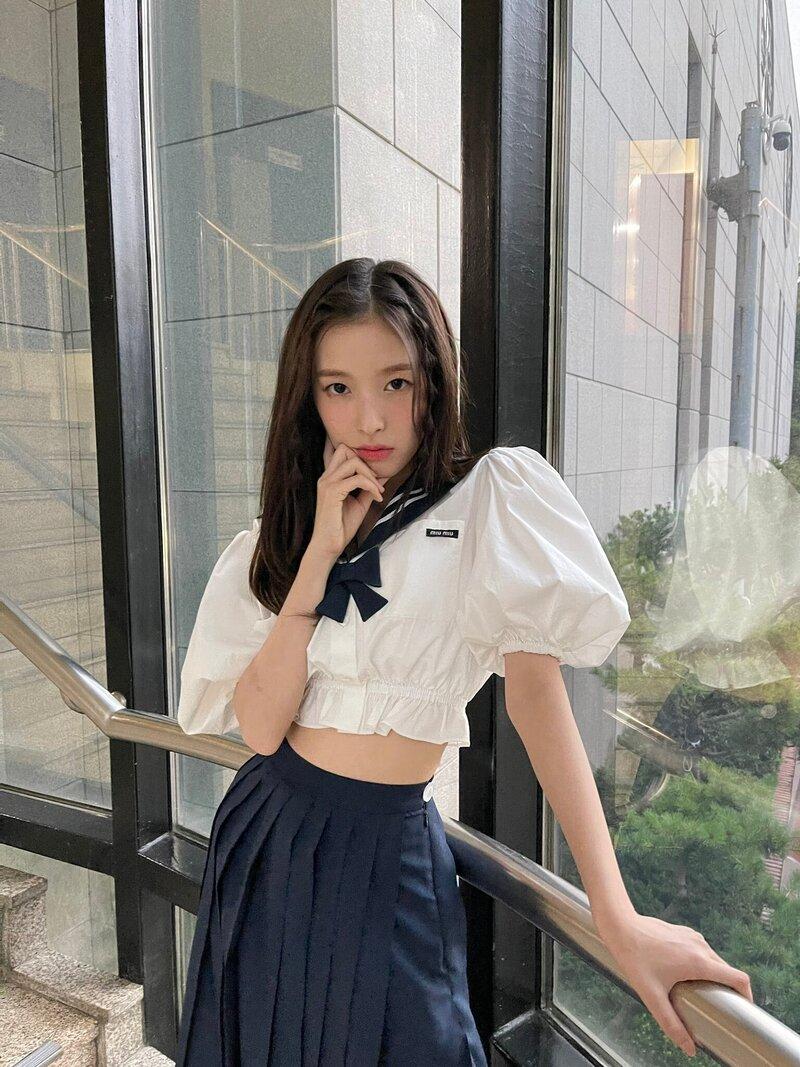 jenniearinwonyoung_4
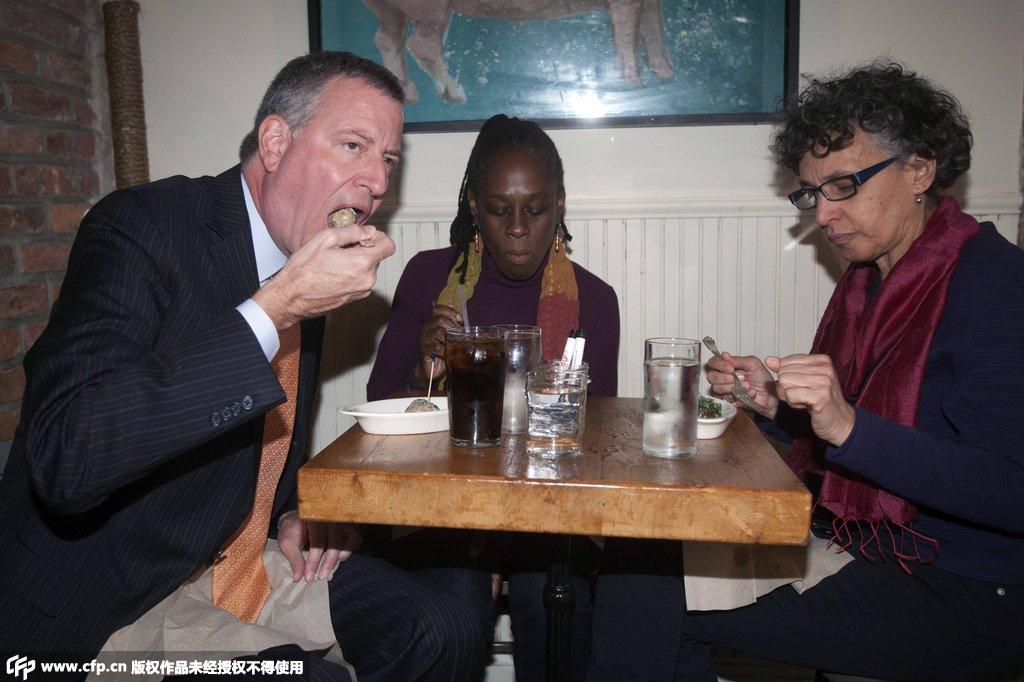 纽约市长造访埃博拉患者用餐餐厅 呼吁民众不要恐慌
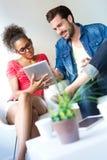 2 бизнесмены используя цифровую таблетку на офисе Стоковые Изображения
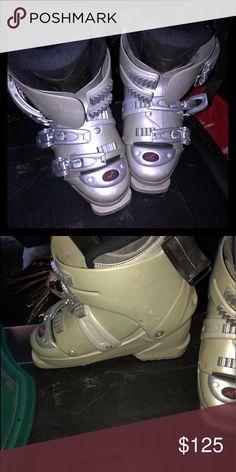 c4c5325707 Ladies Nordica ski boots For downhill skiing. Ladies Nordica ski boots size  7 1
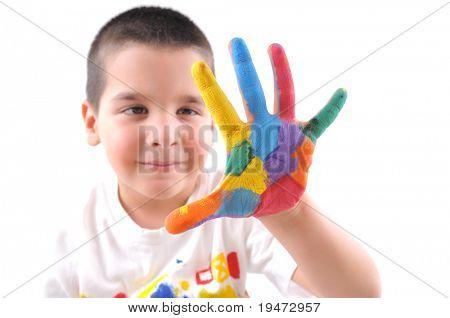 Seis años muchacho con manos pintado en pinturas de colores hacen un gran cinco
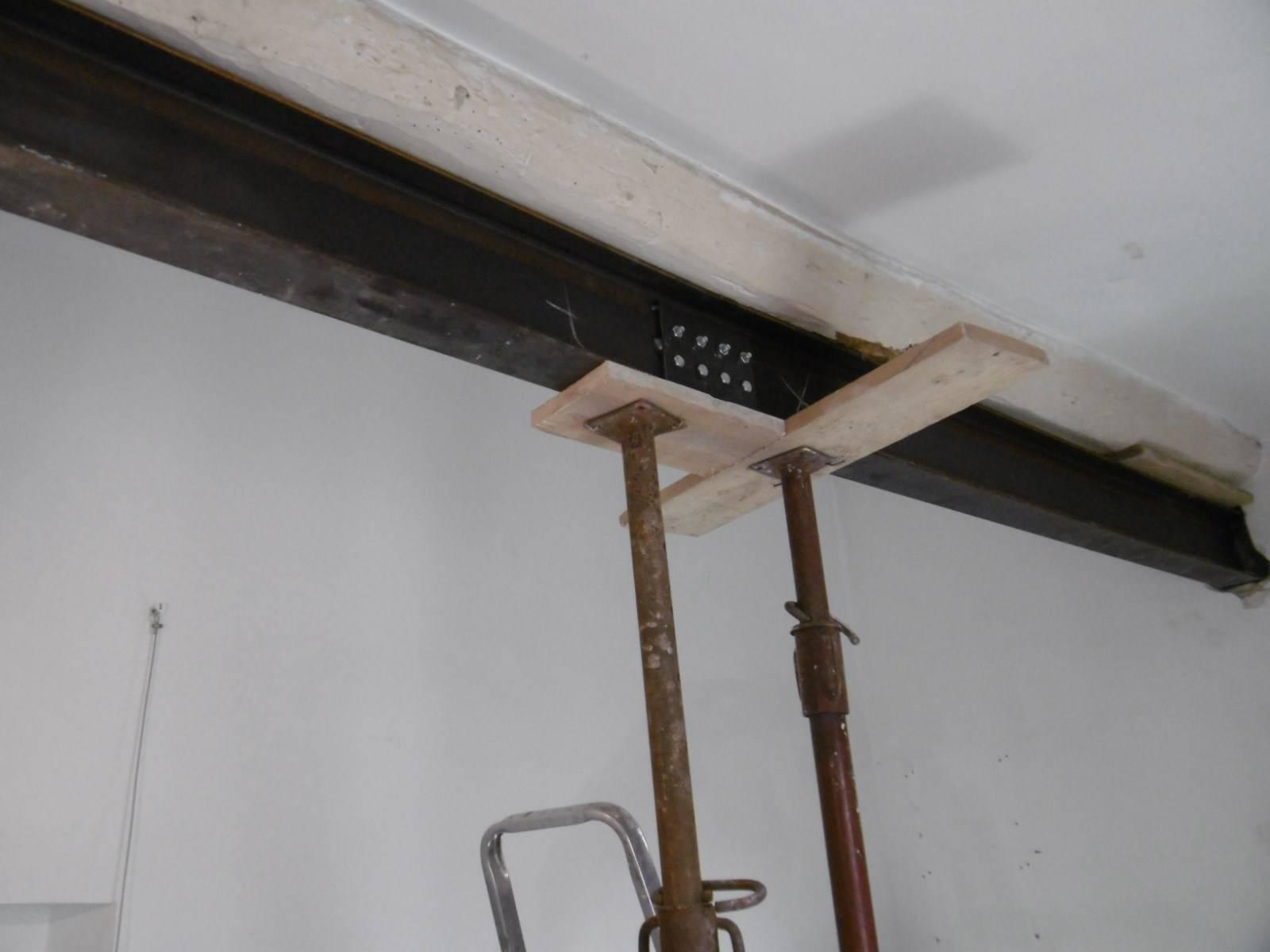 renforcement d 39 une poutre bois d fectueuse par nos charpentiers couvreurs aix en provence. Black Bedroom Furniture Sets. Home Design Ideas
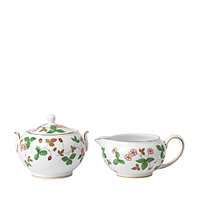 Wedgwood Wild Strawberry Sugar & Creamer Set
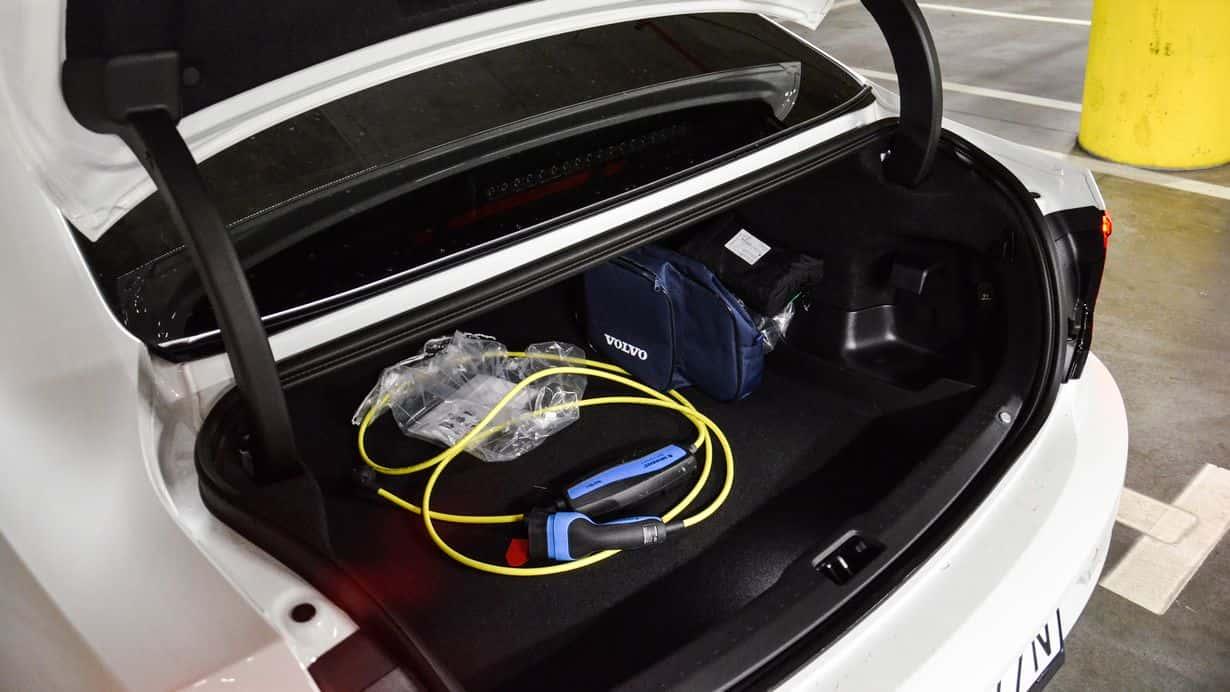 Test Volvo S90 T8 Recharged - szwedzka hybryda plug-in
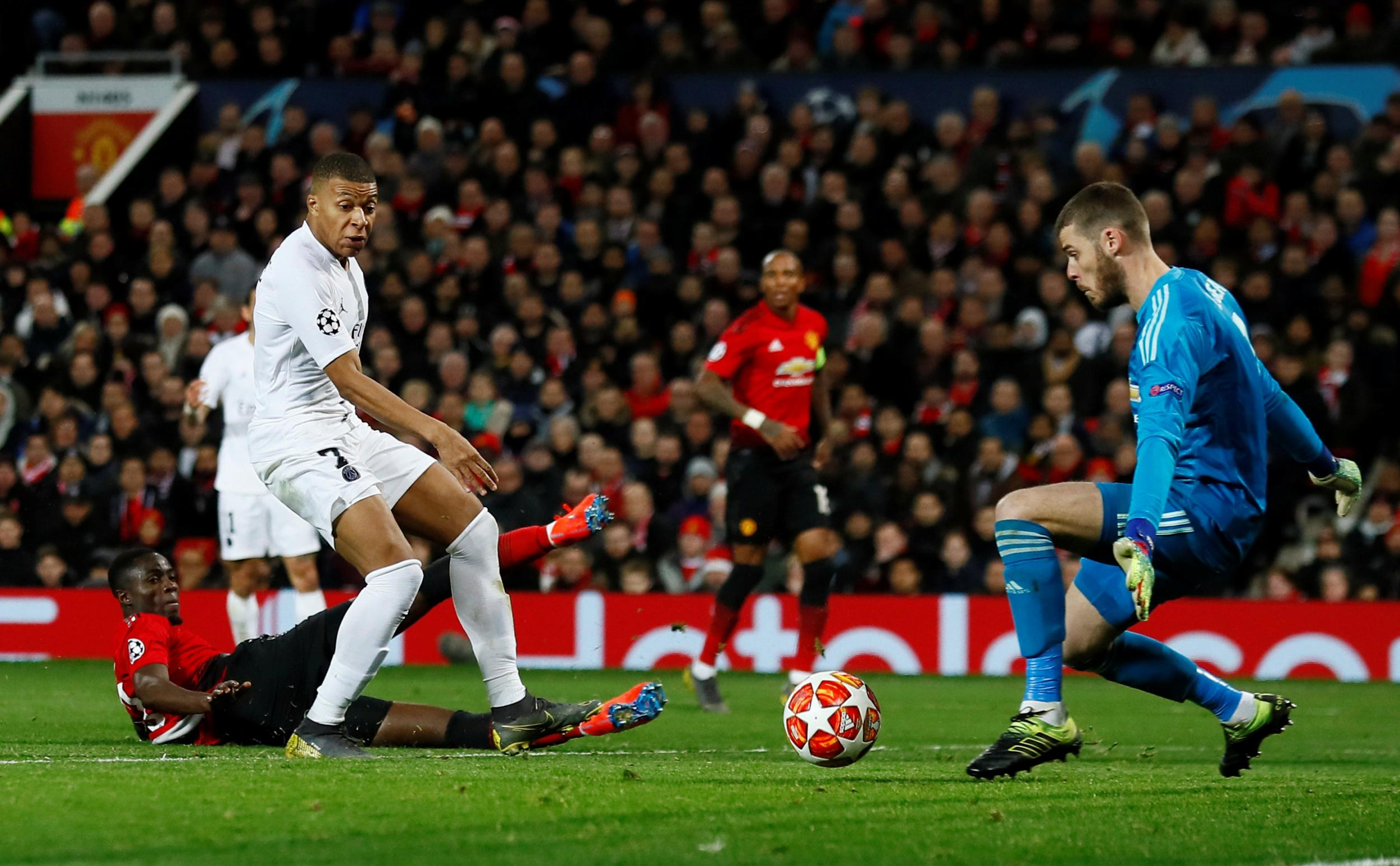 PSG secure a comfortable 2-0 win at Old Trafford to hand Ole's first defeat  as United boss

▶ WHAT IS EXPECTED
Go to the line that contains "Test Volvo S90" and copy it and every line after it through the end of the entries, exactly, without the pictures.

▶ WORKED SOLUTION
 Test Volvo S90 T8 Recharged - szwedzka hybryda plug-in
 PSG secure a comfortable 2-0 win at Old Trafford to hand Ole's first defeat  as United boss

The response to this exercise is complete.